Войти
Очистка белка - это серия процессов, предназначенных для выделения одного или нескольких белков из комплекса смесь, обычно клеток, тканей или целых организмов. Очистка белка жизненно важна для характеристики функции, структуры и взаимодействия интересующего белка. В процессе очистки можно отделить белковые и небелковые части смеси и, наконец, отделить желаемый белок от всех других белков. Отделение одного белка от всех остальных обычно является наиболее трудоемким аспектом очистки белка. На этапах разделения обычно используются различия в размере белков, физико-химических свойствах, аффинности связывания и биологической активности. Чистый результат может быть назван изолятом белка .

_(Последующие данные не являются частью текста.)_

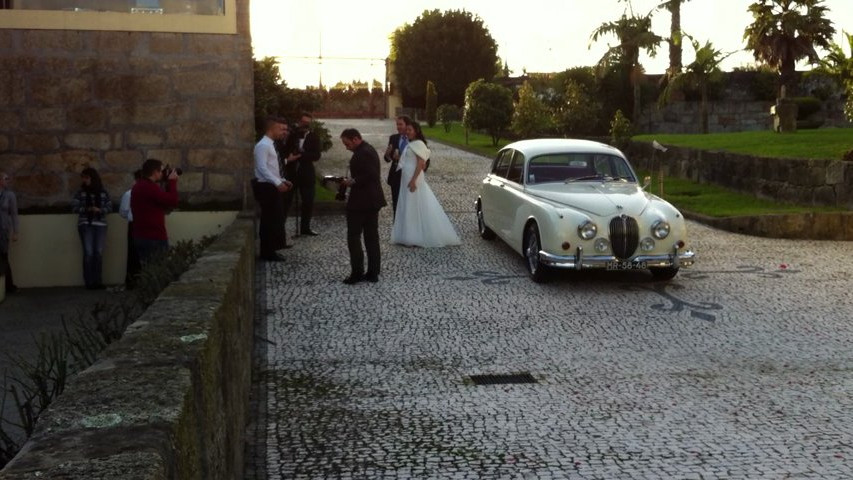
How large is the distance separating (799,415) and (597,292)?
444 centimetres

Очистка белков бывает препаративной или аналитической. Препаративная очистка направлена на получение относительно большого количества очищенных белков для последующего использования. Примеры включают приготовление коммерческих продуктов, таких как ферменты (например, лактаза ), пищевые белки (например, соевый белок изолят) и некоторые биофармацевтические препараты (например, инсулин ). Для удаления побочных продуктов, таких как белки клетки-хозяина, часто используются несколько этапов препаративной очистки, которые представляют собой потенциальную угрозу для здоровья пациента. Аналитическая очистка производит относительно небольшое количество белок для различных исследовательских или аналитических целей, включая идентификацию, количественную оценку и изучение структуры, посттрансляционных модификаций и функций белка. Пепсин и уреаза были первыми белками, очищенными до такой степени, что они могли кристаллизоваться.

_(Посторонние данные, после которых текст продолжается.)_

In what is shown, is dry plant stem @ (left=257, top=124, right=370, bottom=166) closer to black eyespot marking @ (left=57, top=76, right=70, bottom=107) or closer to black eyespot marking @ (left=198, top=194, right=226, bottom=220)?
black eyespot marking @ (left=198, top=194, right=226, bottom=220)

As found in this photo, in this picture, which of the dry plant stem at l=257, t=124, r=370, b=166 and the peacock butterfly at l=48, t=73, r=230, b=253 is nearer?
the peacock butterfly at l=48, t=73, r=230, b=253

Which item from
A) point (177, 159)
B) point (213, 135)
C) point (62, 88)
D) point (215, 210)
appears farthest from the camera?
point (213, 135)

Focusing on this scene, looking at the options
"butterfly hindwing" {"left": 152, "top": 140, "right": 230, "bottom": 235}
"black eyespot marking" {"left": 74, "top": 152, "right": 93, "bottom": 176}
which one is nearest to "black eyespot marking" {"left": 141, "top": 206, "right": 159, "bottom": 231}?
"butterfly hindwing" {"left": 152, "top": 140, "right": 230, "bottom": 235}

Рекомбинантные бактерии можно выращивать в колбе, содержащей питательную среду. Если интересующий белок не секретируется организмом в окружающий раствор, первой стадией каждого процесса очистки является разрушение клеток, содержащих белок. В зависимости от того, насколько хрупок белок и насколько стабильны клетки, можно, например, использовать один из следующих методов: i) многократное замораживание и оттаивание, ii) обработка ультразвуком, iii) гомогенизация под высоким давлением. (French Press ), iv) гомогенизация путем измельчения (бисерная мельница) и v) проницаемость детергентами (например, Triton X-100 ) и / или ферментами (например, лизоцимом ). Наконец, остатки клеток можно удалить центрифугированием, чтобы белки и другие растворимые соединения оставались в супернатанте.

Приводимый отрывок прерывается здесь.